Księga Psalmów 89:15 / Biblia Tysiąclecia
Komentarz
Zaprzyjaźnione ze mną wiewiórki skwapliwie donoszą, że nie raz i nie dwa Pan premier utyskiwał, że wspomniana żona urządza mu w domu piekło i ma powyżej uszu jego politycznej działalności.
Żoneczka wygląda niczym Twardowska i swoje wie
Mnie ta afera akurat nie martwi, bo internet huczy, dobrana spółka panów G+G (w tle po mojemu MM) weszła na plan pierwszy, zatem przynajmniej na razie nagonka na AM osłabnie.
jakbym klakierow Michnika slyszala.
Jegomość przełożenie na cycek ma wprost, a jejmość przez aligancką pozarządową rurkie.
Cały hałas jest o te rurki.

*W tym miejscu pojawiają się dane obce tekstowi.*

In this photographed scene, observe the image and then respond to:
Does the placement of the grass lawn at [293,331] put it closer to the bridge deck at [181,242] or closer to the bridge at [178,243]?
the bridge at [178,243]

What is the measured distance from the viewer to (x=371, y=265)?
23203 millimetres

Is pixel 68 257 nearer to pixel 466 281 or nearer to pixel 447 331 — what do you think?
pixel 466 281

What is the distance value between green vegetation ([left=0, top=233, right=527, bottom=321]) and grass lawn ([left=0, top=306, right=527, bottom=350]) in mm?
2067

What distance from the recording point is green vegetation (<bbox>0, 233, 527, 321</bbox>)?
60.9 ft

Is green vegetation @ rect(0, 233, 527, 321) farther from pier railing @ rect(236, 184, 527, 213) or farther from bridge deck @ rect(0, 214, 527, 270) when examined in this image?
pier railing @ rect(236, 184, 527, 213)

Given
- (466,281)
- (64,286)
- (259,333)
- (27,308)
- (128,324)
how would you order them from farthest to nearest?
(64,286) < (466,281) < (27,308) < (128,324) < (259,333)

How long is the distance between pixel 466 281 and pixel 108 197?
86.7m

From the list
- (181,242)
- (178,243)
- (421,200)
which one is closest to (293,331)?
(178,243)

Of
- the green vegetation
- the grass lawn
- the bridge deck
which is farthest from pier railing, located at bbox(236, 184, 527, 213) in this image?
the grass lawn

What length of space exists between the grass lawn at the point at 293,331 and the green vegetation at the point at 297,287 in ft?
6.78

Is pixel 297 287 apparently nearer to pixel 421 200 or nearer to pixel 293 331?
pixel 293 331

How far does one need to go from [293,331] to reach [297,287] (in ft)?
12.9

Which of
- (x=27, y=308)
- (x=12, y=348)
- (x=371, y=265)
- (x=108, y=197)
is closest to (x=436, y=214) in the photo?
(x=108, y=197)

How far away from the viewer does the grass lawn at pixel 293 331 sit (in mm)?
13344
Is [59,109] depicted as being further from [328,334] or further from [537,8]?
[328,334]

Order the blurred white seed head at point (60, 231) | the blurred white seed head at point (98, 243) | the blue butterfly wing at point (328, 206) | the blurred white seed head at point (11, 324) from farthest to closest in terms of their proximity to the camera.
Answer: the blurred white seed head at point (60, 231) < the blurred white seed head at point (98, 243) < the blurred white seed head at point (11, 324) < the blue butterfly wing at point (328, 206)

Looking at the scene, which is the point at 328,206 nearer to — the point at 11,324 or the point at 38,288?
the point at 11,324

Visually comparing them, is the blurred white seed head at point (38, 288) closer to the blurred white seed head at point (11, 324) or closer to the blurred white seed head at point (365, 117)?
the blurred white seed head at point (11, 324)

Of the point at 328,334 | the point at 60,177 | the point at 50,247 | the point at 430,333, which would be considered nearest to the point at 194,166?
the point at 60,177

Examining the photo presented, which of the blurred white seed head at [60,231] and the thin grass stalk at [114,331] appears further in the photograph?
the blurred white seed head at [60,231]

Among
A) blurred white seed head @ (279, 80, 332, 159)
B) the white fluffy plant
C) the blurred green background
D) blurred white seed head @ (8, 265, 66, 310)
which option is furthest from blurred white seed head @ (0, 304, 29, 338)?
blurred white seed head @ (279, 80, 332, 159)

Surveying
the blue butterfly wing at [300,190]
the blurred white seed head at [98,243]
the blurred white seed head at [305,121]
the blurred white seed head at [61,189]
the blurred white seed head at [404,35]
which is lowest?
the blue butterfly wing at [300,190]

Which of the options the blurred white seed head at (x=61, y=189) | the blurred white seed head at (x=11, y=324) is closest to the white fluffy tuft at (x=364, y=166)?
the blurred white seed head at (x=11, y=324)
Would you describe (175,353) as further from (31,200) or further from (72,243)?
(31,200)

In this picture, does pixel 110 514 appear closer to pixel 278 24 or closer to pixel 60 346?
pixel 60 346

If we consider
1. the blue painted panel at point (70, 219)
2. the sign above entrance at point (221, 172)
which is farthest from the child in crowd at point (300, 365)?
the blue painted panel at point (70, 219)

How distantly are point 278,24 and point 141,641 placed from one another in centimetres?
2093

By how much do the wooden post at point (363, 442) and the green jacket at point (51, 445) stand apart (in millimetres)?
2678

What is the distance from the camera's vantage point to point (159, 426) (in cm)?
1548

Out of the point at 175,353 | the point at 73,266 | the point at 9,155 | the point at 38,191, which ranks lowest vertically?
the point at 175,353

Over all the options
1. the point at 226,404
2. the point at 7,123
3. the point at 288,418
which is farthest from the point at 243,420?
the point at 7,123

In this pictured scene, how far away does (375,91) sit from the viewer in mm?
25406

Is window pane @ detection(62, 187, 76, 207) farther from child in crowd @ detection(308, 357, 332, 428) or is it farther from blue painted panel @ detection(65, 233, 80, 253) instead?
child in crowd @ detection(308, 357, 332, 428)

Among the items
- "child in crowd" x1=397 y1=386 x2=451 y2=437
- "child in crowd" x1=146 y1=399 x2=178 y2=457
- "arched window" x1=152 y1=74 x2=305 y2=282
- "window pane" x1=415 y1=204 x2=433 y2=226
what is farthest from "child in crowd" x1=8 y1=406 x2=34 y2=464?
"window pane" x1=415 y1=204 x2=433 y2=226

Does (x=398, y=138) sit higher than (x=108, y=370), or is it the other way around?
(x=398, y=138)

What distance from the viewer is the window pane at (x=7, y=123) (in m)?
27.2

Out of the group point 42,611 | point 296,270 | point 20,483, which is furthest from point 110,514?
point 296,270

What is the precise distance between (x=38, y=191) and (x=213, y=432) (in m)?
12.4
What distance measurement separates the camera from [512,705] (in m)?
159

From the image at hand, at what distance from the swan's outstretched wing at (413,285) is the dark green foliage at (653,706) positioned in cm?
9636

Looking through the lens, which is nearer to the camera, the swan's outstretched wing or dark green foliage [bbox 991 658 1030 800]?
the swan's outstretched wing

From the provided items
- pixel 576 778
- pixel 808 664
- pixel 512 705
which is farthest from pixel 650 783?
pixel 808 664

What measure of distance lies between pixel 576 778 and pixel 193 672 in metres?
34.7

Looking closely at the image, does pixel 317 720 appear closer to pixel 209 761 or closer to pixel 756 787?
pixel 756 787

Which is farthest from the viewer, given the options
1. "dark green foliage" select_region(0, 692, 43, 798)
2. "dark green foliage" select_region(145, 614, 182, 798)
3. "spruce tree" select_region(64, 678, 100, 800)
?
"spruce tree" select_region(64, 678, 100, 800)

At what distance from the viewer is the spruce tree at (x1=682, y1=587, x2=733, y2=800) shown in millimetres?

Gdyby zabrać naraz wszystkim rurki, zrobi się tak straszny tłok przy państwowym cycku, że statuje i posongi zaczno się nawzajem tratować. Tak być nie może.
Pomyślałam sobie, że całe szczęście, że nie został premierem.
[Edit]
Już sama nie wiem. Ktoś go podrzucił?
*
"Podstawą tronu Bożego są sprawiedliwość i prawo; przed Nim kroczą łaska i wierność."